*Exercise description*: From the first line to the last, transcribe the data exactly and skip the pictures.

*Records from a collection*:
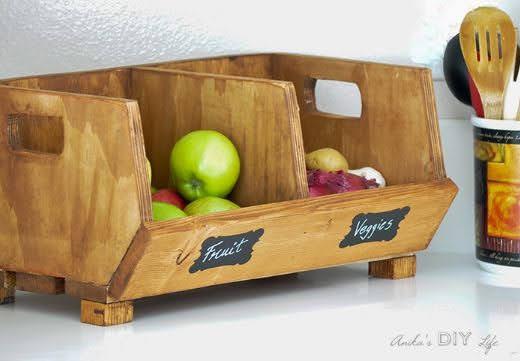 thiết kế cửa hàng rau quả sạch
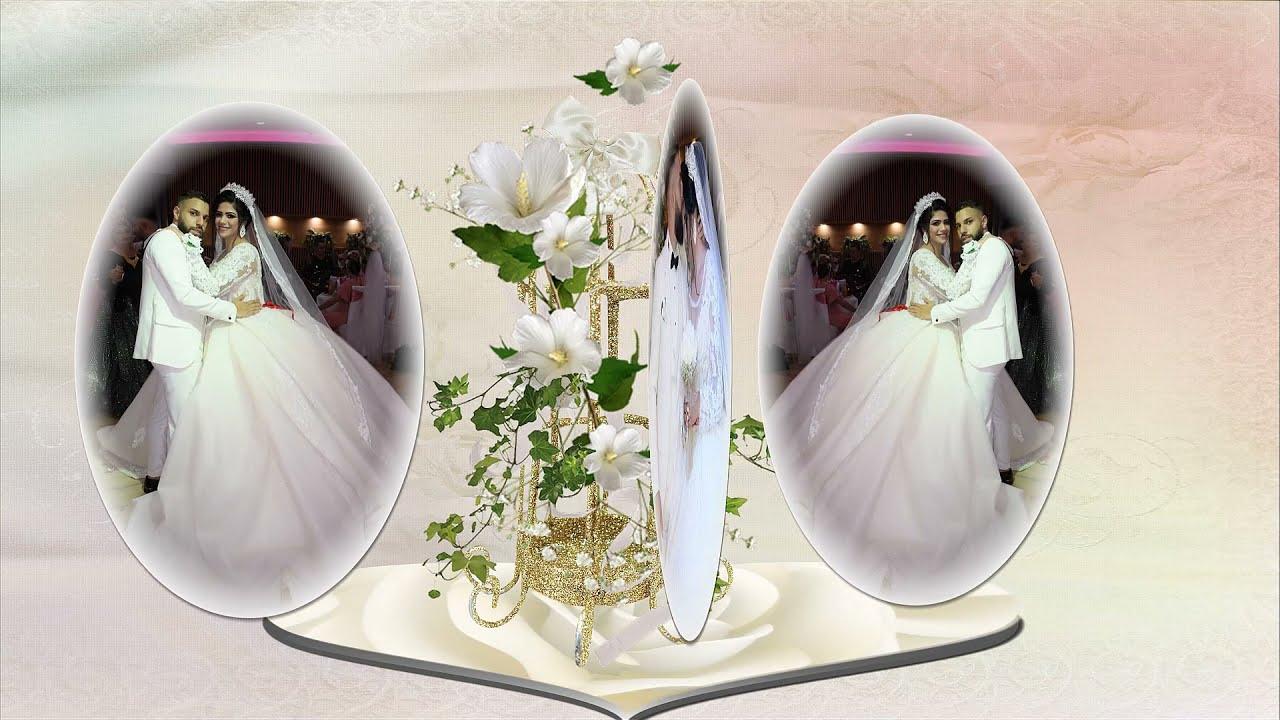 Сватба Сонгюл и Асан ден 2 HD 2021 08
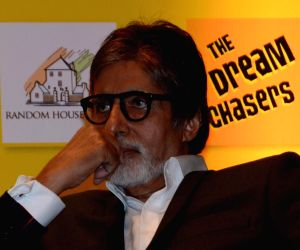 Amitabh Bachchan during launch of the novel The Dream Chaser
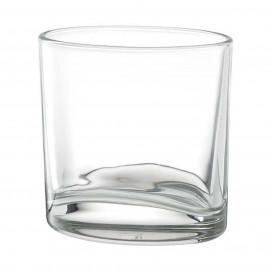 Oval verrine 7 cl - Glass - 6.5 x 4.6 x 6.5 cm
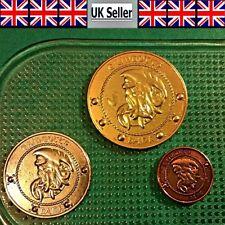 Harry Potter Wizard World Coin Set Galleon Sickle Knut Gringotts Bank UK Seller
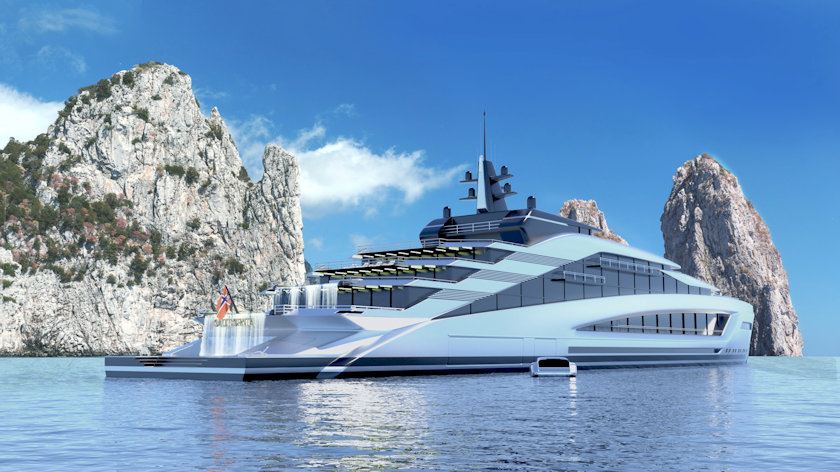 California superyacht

*Result of this exercise*:
 thiết kế cửa hàng rau quả sạch
 Сватба Сонгюл и Асан ден 2 HD 2021 08
 Amitabh Bachchan during launch of the novel The Dream Chaser
 Oval verrine 7 cl - Glass - 6.5 x 4.6 x 6.5 cm
 Harry Potter Wizard World Coin Set Galleon Sickle Knut Gringotts Bank UK Seller
 California superyacht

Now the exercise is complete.